Un touriste attentif remarquera une autre figure sur le rocher, une sorte de pangolin préhistorique.
« Je l'ai sculpté récemment et l’ai appelé Vassia Karp, je ne sais pas pourquoi. Je veux faire plus de figures différentes qui auront leur propre histoire ».
La Vallée des lièvres elle-même est devenue non seulement une attraction touristique, mais aussi un endroit romantique.
« Je ne sais pas pourquoi, mais maintenant, ce lieu est devenu connu pour les demandes en mariage, je peux affirmer avec certitude que trois évènements de ce type sont survenus au cours de la dernière année », s'étonne Sergueï.
L'art contre les vandales
L'initiative de Sergueï de nettoyer les rochers a été reprise par les habitants. En effet, beaucoup ont expliqué qu'il n'est pas nécessaire de décorer les roches, mais qu’il suffit simplement de les nettoyer.

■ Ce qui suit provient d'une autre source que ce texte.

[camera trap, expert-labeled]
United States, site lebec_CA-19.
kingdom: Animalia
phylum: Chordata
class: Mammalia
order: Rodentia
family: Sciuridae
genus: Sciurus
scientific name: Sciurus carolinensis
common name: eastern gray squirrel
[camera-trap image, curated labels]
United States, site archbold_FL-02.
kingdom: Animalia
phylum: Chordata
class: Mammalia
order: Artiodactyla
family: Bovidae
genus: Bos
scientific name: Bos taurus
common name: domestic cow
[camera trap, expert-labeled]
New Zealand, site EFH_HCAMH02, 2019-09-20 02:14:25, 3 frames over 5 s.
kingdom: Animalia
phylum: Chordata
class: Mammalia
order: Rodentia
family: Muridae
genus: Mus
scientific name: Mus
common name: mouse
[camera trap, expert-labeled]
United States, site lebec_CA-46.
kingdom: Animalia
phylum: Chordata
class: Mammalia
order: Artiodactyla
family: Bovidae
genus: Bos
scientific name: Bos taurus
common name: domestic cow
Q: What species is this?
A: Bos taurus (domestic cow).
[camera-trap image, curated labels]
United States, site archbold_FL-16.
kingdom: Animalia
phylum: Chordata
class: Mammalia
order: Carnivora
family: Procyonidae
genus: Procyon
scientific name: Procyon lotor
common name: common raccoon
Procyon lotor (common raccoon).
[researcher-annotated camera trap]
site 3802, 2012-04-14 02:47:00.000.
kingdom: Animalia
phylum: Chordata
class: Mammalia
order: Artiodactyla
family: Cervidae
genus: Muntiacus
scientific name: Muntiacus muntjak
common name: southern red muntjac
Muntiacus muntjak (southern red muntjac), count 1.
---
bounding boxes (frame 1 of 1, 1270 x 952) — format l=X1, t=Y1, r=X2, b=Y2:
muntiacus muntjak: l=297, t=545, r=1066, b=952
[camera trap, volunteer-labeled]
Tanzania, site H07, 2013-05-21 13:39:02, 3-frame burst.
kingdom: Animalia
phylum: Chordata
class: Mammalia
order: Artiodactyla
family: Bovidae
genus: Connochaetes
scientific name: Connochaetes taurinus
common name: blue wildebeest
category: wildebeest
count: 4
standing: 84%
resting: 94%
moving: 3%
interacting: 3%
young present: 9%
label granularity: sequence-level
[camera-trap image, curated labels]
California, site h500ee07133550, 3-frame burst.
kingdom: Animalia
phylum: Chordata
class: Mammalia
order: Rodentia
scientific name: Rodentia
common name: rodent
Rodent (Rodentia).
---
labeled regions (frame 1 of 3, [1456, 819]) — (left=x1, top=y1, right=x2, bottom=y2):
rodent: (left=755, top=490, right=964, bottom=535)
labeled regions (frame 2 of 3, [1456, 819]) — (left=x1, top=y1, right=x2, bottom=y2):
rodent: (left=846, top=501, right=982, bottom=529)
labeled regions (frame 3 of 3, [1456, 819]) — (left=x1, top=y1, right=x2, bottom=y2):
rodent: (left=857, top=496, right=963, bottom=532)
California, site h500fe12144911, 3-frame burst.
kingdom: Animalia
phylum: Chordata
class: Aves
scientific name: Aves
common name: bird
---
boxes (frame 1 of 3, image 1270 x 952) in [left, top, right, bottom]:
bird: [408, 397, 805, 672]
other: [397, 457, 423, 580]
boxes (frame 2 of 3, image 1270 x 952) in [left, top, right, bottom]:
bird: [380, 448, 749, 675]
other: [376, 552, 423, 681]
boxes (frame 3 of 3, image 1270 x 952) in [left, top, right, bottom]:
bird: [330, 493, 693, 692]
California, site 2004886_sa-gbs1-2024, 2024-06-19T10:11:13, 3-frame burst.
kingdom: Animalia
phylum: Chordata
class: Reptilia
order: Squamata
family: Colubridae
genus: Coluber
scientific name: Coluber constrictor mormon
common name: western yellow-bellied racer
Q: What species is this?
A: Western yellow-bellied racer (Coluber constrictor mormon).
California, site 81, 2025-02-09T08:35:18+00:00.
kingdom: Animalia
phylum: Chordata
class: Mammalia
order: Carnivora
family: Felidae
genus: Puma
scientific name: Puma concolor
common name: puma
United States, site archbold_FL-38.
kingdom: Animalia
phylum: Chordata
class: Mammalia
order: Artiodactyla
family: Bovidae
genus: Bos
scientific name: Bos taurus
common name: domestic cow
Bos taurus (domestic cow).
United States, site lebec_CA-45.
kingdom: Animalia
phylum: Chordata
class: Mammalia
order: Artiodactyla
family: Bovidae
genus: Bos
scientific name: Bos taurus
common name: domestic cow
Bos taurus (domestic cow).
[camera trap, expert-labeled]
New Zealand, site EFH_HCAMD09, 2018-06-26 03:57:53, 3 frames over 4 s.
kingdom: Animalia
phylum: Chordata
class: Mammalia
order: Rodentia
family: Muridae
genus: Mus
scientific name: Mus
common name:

« J'ai lu tous les commentaires et en 2019 j'ai proposé un projet de nettoyage des roches, car j'avais déjà de l'expérience. Au final, l'administration de la Carélie a alloué de l'argent pour le nettoyage, a embauché des gens, et cette année, toutes les roches de notre République sont déjà propres ».
Sergueï n’est pas sûr à 100%, que les vandales laisseront maintenant tranquilles les rochers, mais il espère que les gens trouveront une autre façon de s’exprimer (par exemple, en créant des œuvres d'art intéressantes, comme les lièvres rupestres).
À présent, Sergueï cherche à obtenir l’approbation de décorer une falaise de plus grande taille en y gravant une multitude de fleurs. « Ce travail s’appellera "Ma bien-aimée, je l’ai fait en attendant ton appel". Une histoire d’amour ». De même, il a proposé à l’administration de Petrozavodsk de mettre en ordre le parc du centre-ville. « Nous avons un parc sympa où l’on peut faire un passage jusqu’à la rive [du lac Onega], mais personne ne le sait ».
Parfois, Sergueï se voit emporté par la créativité et laisse différentes sculptures en pierre dans les rues de Petrozavodsk.
« Je dis, allez, faisons de Petrozavodsk une capitale de la culture, organisons ici des festivals d'arts. Nous avons Ekaterinbourg, la capitale du street art, et tout le monde pense que chaque étudiant y peint des graffitis, bien que ce ne soit évidemment pas le cas. Il y avait juste un groupe d'artistes qui a tout mis en mouvement. Et moi aussi je voudrais secouer Petrozavodsk ».